I went right to Youtube, and within a few moments I was weeping. Oh my, what a song! Lisa couldn't have shared it with me at a more perfect moment.
Earlier this morning, in the half-light of dawn -- that inbetween time of timeless space between sleeping and waking -- I dreamed. And in my dreaming, the girls -- all three of my daughters -- were with me on the Cape. We swam in the ocean like dolphins and picked up shells and alabaster stones on the beach.
Afterwards, as we were changing into dry clothes I realized that Emma and Clara were about 4 years old. I felt like I had been given the greatest gift. Their little bodies were sun-kissed and soft. They were silly and eager. I could hear them singing The Beatles, "Eight Days a Week," as clearly as if they were sitting behind me in their carseats as we drove along the sandy Cape Cod roads.
It was such a sweet return to the place where a happy moment lived. And it was fully alive for me. I was completely aware that I was "dreaming," and yet, there was nothing lost in the past, about this experience. I was fully conscious. I was happily cherishing the gift of being with their little girl selves again.
I woke remembering every second of it. I woke with the happiest feeling in my heart and tears on my cheeks. I wasn't remembering a lost moment from the past. I was experiencing the "now" of my love for them.

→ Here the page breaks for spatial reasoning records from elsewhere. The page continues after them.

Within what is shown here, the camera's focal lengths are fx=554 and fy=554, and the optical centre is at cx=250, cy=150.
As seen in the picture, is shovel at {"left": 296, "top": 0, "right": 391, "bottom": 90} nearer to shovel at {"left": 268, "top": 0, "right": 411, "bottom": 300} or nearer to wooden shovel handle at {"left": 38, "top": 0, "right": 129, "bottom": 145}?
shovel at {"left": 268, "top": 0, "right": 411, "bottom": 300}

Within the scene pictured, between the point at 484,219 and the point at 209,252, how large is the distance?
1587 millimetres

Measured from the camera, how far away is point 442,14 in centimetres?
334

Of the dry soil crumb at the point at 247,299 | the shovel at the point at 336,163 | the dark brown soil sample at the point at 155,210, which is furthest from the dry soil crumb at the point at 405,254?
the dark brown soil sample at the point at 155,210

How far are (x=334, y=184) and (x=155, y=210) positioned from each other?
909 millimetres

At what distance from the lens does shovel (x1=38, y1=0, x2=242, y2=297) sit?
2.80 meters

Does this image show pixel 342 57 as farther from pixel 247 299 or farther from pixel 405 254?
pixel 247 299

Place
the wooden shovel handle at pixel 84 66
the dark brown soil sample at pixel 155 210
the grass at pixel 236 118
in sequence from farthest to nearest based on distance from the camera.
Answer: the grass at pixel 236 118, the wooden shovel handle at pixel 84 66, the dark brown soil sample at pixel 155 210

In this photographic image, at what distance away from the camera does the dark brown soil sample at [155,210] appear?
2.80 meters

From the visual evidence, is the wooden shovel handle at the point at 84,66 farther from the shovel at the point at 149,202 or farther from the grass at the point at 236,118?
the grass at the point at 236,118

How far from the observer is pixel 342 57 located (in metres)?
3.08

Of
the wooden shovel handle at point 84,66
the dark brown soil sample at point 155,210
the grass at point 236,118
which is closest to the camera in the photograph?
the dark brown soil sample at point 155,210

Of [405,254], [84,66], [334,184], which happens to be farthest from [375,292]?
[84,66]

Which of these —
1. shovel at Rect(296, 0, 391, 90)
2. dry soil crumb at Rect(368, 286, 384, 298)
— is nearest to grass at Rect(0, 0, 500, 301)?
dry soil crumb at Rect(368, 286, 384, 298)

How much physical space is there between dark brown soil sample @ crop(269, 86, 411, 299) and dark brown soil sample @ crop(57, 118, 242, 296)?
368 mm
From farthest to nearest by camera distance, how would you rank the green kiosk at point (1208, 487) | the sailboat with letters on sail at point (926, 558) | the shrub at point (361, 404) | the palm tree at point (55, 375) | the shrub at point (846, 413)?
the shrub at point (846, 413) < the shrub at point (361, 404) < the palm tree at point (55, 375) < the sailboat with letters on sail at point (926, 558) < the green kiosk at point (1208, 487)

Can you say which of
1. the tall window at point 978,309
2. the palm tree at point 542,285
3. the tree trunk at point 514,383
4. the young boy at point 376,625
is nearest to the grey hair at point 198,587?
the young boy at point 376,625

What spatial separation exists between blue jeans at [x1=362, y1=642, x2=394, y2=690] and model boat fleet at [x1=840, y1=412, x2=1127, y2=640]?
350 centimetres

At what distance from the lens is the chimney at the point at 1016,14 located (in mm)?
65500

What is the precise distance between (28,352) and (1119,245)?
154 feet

This may not seem like a particularly metaphysical post. But it is - for me. It is all about Life. It is not filled with quotes or insights. Just love. A love, that alone, is Life. And because, as Mary Baker Eddy writes, "Love alone is Life," Love is always present, always alive -- never in the past. And sometimes, this Love fills us so full -- that it bubbles over in our moments of deepest stillness and becomes visceral -- experiential. It is a gift that comes with such deep tenderness.
I will listen to this lullaby many times today. And maybe tomorrow too. Thank you Lisa for thinking of me when you heard it. That means more to me than you know.
Perhaps you will sing it for me one day.